Repeat the lines below word for word.

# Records
^^^^
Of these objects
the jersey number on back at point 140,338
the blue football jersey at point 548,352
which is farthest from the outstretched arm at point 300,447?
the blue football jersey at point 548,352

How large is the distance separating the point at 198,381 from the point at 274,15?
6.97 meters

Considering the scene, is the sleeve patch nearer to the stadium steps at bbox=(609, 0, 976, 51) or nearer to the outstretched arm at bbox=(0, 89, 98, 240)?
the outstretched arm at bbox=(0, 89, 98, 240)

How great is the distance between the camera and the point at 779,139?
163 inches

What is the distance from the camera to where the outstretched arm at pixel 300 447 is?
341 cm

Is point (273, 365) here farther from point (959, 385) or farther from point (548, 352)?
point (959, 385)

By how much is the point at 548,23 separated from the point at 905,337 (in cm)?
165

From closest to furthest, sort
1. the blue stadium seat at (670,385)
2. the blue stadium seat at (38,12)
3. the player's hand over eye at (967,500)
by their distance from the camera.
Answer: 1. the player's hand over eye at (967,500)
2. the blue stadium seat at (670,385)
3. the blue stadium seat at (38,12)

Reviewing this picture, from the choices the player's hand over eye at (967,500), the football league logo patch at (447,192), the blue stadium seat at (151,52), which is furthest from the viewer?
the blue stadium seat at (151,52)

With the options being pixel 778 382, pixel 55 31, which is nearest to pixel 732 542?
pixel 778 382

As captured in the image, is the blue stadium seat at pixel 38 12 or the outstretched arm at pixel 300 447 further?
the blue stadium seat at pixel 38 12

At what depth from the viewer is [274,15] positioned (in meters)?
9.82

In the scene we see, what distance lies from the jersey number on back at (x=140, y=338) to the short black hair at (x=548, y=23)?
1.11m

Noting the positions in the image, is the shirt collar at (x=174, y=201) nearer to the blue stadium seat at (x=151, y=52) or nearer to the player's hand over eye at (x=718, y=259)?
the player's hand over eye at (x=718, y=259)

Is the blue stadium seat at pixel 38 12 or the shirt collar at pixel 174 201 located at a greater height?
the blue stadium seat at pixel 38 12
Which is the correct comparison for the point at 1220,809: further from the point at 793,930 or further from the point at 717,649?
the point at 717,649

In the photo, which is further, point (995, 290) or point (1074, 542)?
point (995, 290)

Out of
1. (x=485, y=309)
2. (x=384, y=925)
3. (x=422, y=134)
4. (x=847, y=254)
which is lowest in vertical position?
^^^^
# RESULT OF THIS EXERCISE
Of these objects
the jersey number on back at point 140,338
the blue football jersey at point 548,352
which is farthest from the outstretched arm at point 300,447?
the blue football jersey at point 548,352

How large is the distance separating the point at 198,381 from the point at 274,15?
6.97 meters

Considering the scene, is the sleeve patch nearer to the stadium steps at bbox=(609, 0, 976, 51) or nearer to the outstretched arm at bbox=(0, 89, 98, 240)?
the outstretched arm at bbox=(0, 89, 98, 240)

How great is the distance between the camera and the point at 779,139?
163 inches

What is the distance from the camera to where the outstretched arm at pixel 300 447 is?
341 cm

Is point (273, 365) here farther from point (959, 385) or farther from point (548, 352)?
point (959, 385)

By how much is the point at 548,23 separated from the point at 905,337 (in cm)?
165

From closest to furthest, sort
1. the blue stadium seat at (670,385)
2. the blue stadium seat at (38,12)
3. the player's hand over eye at (967,500)
by their distance from the camera.
Answer: 1. the player's hand over eye at (967,500)
2. the blue stadium seat at (670,385)
3. the blue stadium seat at (38,12)

Reviewing this picture, from the choices the player's hand over eye at (967,500), the football league logo patch at (447,192), the blue stadium seat at (151,52), which is furthest from the viewer?
the blue stadium seat at (151,52)

With the options being pixel 778 382, pixel 55 31, which is nearest to pixel 732 542?
pixel 778 382

As captured in the image, is the blue stadium seat at pixel 38 12 or the outstretched arm at pixel 300 447 further?
the blue stadium seat at pixel 38 12

At what depth from the viewer is [274,15] positioned (in meters)?
9.82

In the scene we see, what distance lies from the jersey number on back at (x=140, y=338) to the short black hair at (x=548, y=23)?
1.11m

Noting the positions in the image, is the shirt collar at (x=174, y=201) nearer to the blue stadium seat at (x=151, y=52) or nearer to the player's hand over eye at (x=718, y=259)?
the player's hand over eye at (x=718, y=259)

Is the blue stadium seat at pixel 38 12 or the shirt collar at pixel 174 201 located at a greater height?
the blue stadium seat at pixel 38 12
Which is the correct comparison for the point at 1220,809: further from the point at 793,930 or further from the point at 717,649?
the point at 717,649

In the photo, which is further, point (995, 290) or point (1074, 542)?
point (995, 290)

Out of
1. (x=485, y=309)
2. (x=384, y=925)
3. (x=422, y=134)
4. (x=847, y=254)
which is lowest in vertical position?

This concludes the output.